Baton Rouge, LA Business License Guide

Analic Mata-Murray
Written & reviewed by
Managing Editor · Communications & Journalism degree, PR and media specialist with 11 years of experience making complex information clear

City business license guide

Last updated: April 28, 2026

Starting a business in Baton Rouge can mean more than one license or permit. The local layer is handled by the City of Baton Rouge and Parish of East Baton Rouge government, often called the City-Parish. The main local item to check is the City-Parish Occupational License Tax. Many businesses also need sales tax registration, zoning clearance, an occupancy permit, a health permit, an alcohol permit, or a state professional license.

This guide separates city-parish, state, federal, and private platform steps so you can ask the right office the right question.

Bottom line for Baton Rouge

If your business is in Baton Rouge or elsewhere in East Baton Rouge Parish, start with the City-Parish Revenue Division. The official City-Parish page says the Finance Department Revenue Division collects occupational license taxes from businesses in East Baton Rouge Parish, and new businesses must obtain the occupational license one month before opening. The local start point is the New Business Registration page.

Do not stop there. A storefront may need zoning and occupancy review. Food, alcohol, and taxable sales can add more city-parish and state steps.

Quick start: what to check first

  1. Write down your business activity, address, ownership name, start date, and whether you will sell goods, food, alcohol, tobacco, online products, or services.
  2. Check the City-Parish occupational license rules and the City-Parish tax forms page for the current Business Registration Application Form.
  3. If you sell taxable goods or taxable services, check East Baton Rouge Parish sales tax registration through the City-Parish online business registration page and Parish E-File.
  4. Before you sign a lease, check zoning, parking, signs, building work, fire review, and certificate of occupancy issues with City-Parish Development.
  5. Check state filings through Louisiana geauxBIZ, Louisiana Department of Revenue, and any state board that regulates your trade.
  6. Get an EIN from the IRS if your business needs one, and check federal permits if your activity is federally regulated.

Baton Rouge business license facts box

Local government layerCity of Baton Rouge and Parish of East Baton Rouge, often called the City-Parish.
Main local requirement nameOccupational License Tax, with a Business Registration Application Form for OLT and sales tax registration.
Main local officeCity-Parish Revenue Division.
Sales tax local layerEast Baton Rouge Parish sales and use tax registration and filing through the City-Parish Revenue Division and Parish E-File when applicable.
Zoning and building layerCity-Parish Department of Development, Permits and Inspections Division, and Planning Commission, depending on the issue.
State layerLouisiana SOS, LDR, LWC, and state licensing boards when your business type is regulated.

What does this mean for me?

For many Baton Rouge owners, “getting a business license” really means building a small stack of approvals.
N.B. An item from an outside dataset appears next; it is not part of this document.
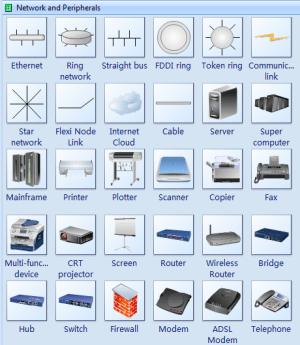 WAN Diagram Software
One business may only need local occupational license registration and tax accounts. Another may need a state entity filing, parish sales tax certificate, zoning clearance, building permit, sign permit, health permit, and alcohol permit.

The safest order is location first, then local registration, then taxes, then special permits. This matters for a storefront because a lease does not prove the space is approved for your exact use.

If you are still choosing your business form, see our Louisiana business license guide for the state-level background. If you are not sure whether your activity counts as a business at all, see Do I Need a Business License?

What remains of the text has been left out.